Exercise objective:
From the dance review below, list every proper name of a person, company, venue, program, or program section.

START Selected text

This season has been all about revisiting some of the longtime holiday dance traditions that the Northern Californian region has to offer. And there are plenty – the lineage here for festive choreographic programming is significant. My final stop was at Yerba Buena Center for the Arts to take in Smuin Contemporary Ballet’s twenty-fifth edition of The Christmas Ballet, a revue style program that pairs numerous dance forms and genres with jolly musical selections. Divided into two halves of short dance musings, Classical Christmas and Cool Christmas, much enchantment and joy awaits with every new number, many of which were choreographed by the company’s founder Michael Smuin. A great holiday dance sampler, indeed!

END Selected text
START Material provided

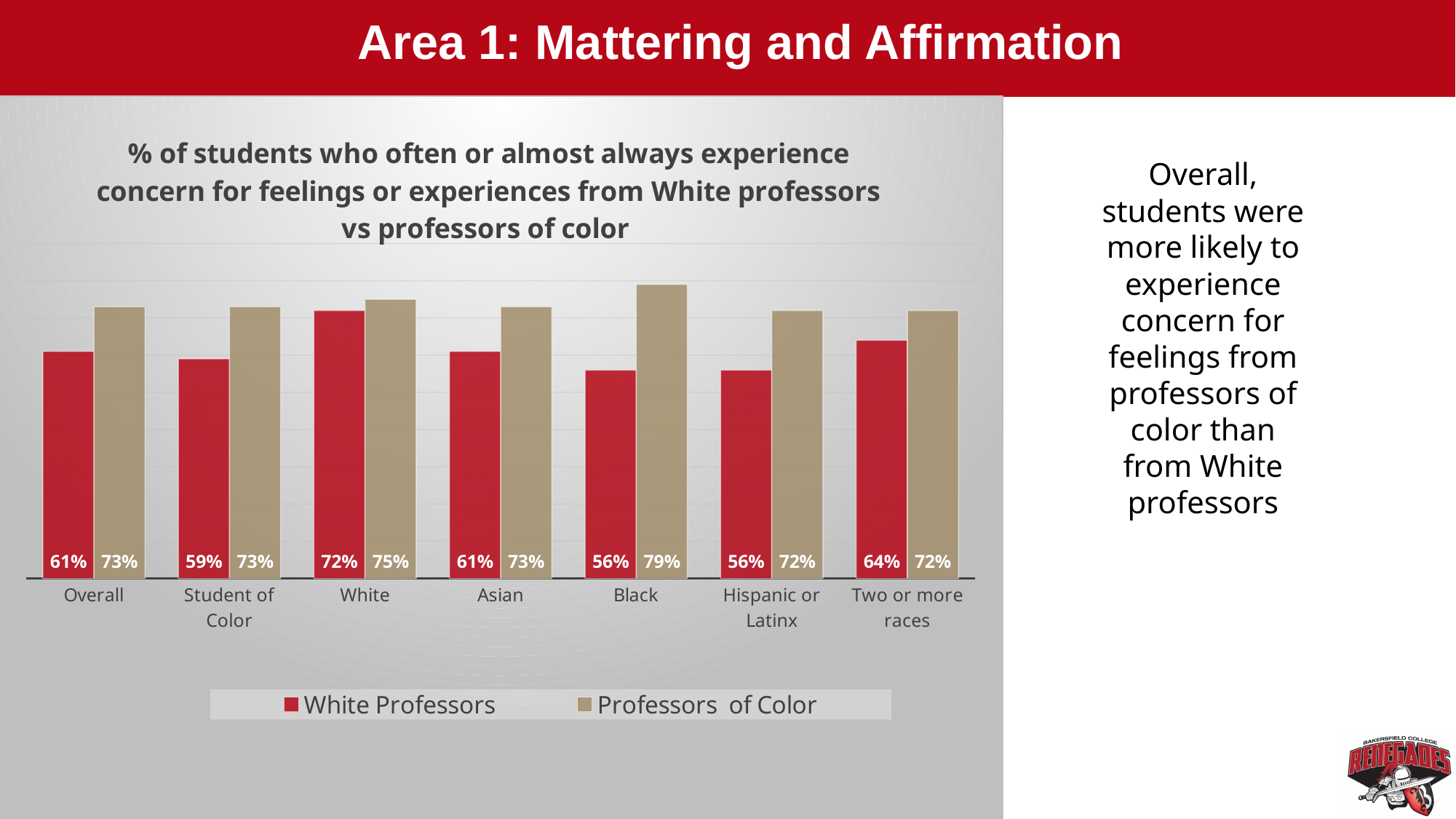
What is the value for White Professors in the Two or more races category? 64% What is the value for Professors of Color in the Black category? 79% What is the value for White Professors in the Overall category? 61% What kind of chart is shown on the slide? Bar chart How many series does the legend list? 2 Which is larger in the Asian category: White Professors or Professors of Color? Professors of Color Which category has the highest value for White Professors? White Which colour represents the White Professors series? Red How many categories are shown on the x axis? 7 What is the difference between Professors of Color and White Professors in the White category? 3% Which category has the highest value for Professors of Color? Black What is the difference between Professors of Color and White Professors in the Black category? 23%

END Material provided

Answer:
- Yerba Buena Center for the Arts
- Smuin Contemporary Ballet
- The Christmas Ballet
- Classical Christmas
- Cool Christmas
- Michael Smuin